2021-06-11 23:59:59 | 雑感

 今日、一年三ヶ月ぶりに、ストラスブール市内の路面電車以外の電車に乗った。コルマールで開催される会議に出席するために利用した。この間、別に電車利用を特に避けていたわけではなく、都市間を移動する必要がなかっただけのことだが、久しぶりにストラスブール中央駅のホームに立ってみて、皆マスクをしている以外は特に以前と変わったところもなかった。ストラスブール・コルマール間は三十分ほどで、もともとそう混雑する路線でもなく、コロナ禍以前から二人がけの座席に一人ずつ座るのはごくふつうのことだった。
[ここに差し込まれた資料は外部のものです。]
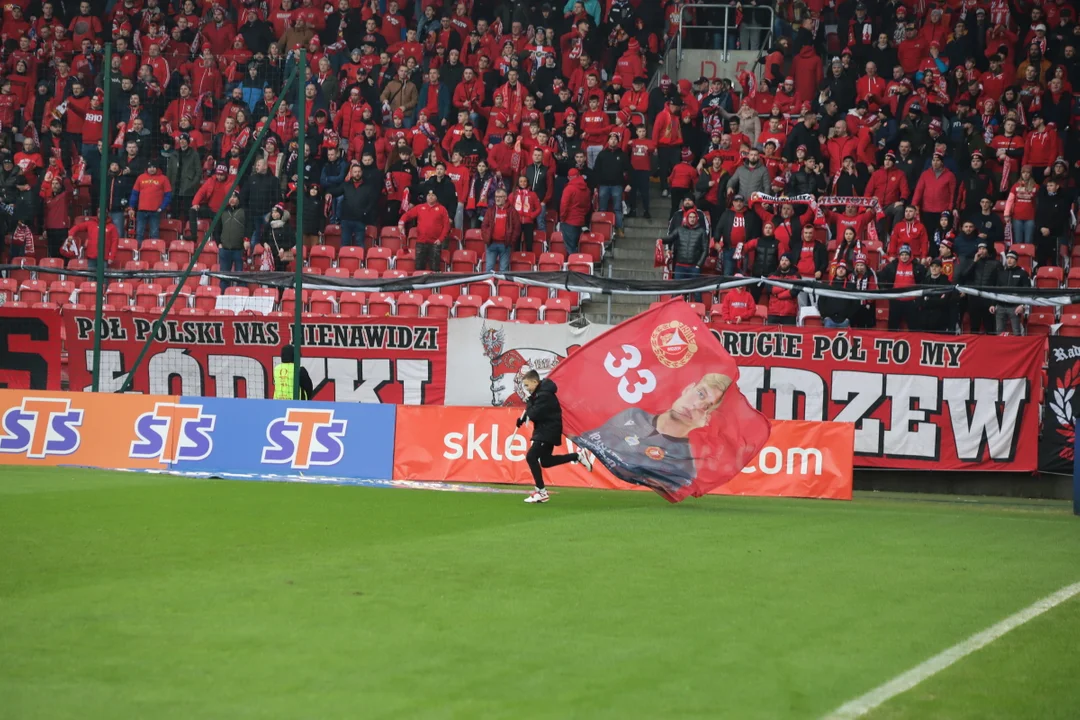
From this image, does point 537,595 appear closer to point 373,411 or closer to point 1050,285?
point 373,411

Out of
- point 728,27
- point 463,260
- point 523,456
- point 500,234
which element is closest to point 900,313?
point 523,456

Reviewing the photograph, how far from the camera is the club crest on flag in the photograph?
54.3 feet

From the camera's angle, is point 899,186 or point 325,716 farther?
point 899,186

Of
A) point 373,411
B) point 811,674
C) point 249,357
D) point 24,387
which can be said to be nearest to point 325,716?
point 811,674

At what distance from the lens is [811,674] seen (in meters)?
6.97

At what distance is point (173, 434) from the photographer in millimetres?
19484

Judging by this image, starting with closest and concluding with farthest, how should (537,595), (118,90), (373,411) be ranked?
(537,595)
(373,411)
(118,90)

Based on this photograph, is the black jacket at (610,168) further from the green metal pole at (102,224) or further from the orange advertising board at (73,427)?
the orange advertising board at (73,427)

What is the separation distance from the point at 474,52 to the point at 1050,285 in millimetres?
14026

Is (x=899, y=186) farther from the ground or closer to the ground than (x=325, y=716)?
farther from the ground

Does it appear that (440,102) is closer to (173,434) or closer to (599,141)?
(599,141)

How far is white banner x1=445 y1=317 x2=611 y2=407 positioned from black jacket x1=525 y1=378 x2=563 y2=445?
4.86 meters

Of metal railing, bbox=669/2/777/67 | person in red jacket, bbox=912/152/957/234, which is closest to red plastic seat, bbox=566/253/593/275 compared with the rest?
person in red jacket, bbox=912/152/957/234

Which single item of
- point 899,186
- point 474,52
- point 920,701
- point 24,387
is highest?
point 474,52
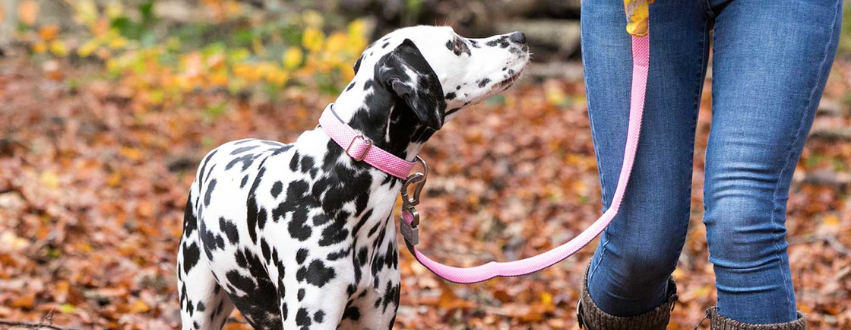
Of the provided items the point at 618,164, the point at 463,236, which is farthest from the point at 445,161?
the point at 618,164

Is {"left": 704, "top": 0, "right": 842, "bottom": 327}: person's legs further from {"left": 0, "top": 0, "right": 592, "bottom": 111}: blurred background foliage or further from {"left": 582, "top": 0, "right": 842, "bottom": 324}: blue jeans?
{"left": 0, "top": 0, "right": 592, "bottom": 111}: blurred background foliage

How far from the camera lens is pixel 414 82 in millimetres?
2842

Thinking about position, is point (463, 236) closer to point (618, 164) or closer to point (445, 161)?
point (445, 161)

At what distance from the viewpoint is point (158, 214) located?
678 cm

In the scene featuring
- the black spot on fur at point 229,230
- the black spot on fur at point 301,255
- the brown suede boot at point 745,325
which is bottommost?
the brown suede boot at point 745,325

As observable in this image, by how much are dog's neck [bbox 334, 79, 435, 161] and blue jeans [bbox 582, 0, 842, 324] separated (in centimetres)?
76

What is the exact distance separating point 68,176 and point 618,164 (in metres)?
5.72

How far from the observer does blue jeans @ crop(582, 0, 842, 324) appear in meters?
2.69

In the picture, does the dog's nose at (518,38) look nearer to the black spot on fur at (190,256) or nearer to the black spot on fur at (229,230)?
the black spot on fur at (229,230)

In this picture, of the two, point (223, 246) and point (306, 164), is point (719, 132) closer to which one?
point (306, 164)

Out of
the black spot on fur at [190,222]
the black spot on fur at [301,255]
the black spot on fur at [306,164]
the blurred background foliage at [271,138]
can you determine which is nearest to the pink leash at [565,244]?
the black spot on fur at [306,164]

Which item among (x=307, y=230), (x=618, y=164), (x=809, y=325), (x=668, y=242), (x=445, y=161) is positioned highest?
(x=307, y=230)

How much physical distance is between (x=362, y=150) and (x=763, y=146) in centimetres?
133

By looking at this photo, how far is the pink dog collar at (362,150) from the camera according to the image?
9.36 ft
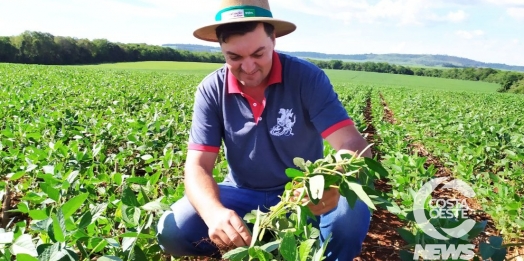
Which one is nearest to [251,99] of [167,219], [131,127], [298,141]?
[298,141]

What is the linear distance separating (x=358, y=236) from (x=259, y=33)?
1.02 m

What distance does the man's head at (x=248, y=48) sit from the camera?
1.95 metres

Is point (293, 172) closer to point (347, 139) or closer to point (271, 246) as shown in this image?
point (271, 246)

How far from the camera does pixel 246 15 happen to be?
1.97 metres

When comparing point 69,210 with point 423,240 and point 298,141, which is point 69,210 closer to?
point 423,240

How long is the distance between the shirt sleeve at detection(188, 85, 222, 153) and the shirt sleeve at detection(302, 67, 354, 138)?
18.8 inches

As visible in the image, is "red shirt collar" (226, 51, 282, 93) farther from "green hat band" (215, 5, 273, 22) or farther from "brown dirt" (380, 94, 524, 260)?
"brown dirt" (380, 94, 524, 260)

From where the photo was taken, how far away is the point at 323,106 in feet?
7.04

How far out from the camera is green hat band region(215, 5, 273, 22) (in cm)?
197

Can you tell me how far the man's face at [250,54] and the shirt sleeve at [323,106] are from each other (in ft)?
0.79

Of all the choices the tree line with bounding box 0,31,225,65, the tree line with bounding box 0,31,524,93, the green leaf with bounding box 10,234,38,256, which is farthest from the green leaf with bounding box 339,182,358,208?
the tree line with bounding box 0,31,225,65

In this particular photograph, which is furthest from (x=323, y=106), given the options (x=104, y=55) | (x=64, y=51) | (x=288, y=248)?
(x=104, y=55)

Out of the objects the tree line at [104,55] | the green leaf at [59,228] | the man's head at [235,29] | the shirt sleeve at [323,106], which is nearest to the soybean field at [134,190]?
the green leaf at [59,228]

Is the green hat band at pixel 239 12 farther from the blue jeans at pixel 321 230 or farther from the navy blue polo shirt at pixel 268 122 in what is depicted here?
the blue jeans at pixel 321 230
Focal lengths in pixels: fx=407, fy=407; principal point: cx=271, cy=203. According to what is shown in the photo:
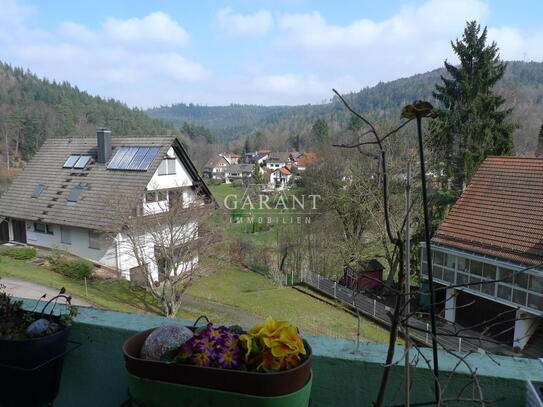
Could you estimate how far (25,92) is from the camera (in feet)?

 ようやく夏らしい日となり、快晴の空高く太陽が輝き、日中の気温は二十八度まで上昇した。湿度は低く、歩いていると流れ出した汗もむしろ心地よく感じられた。コルマール駅から会議場まで、徒歩十五分ばかりの道のり、朝の光に照らされた蒼樹が美しいシャン・ド・マルス公園を通り抜け、気持ちよく歩くことができた。ウンテルリンデン美術館近くの広場で、先生に連れられ街を見学している小学生たちのグループを何組か見かけた。そうした光景も人々の生活が平常に戻りつつあるしるしだ。
 会議があったのは、ウンテルリンデン美術館付属の建物で、広場を挟んで美術館に面している。会場は元屋内プールだった室内を改装したものだが、もとのままと思われる高い天井にはめ込まれた方形の色とりどりの硝子や白亜の壁面の装飾はなかなかに立派なものであった。会議後、その会場で簡単な昼食会があった。互いに十分に間隔を取られた丸テーブルそれぞれに六人ずつ座っての会食であった。食事に残ったのは三十数人だったであろうか。
 油断はもちろん禁物だし、まだ楽観が許されるわけではないが、コロナ禍からの出口がようやく見えてきたことを感じさせる一日だった。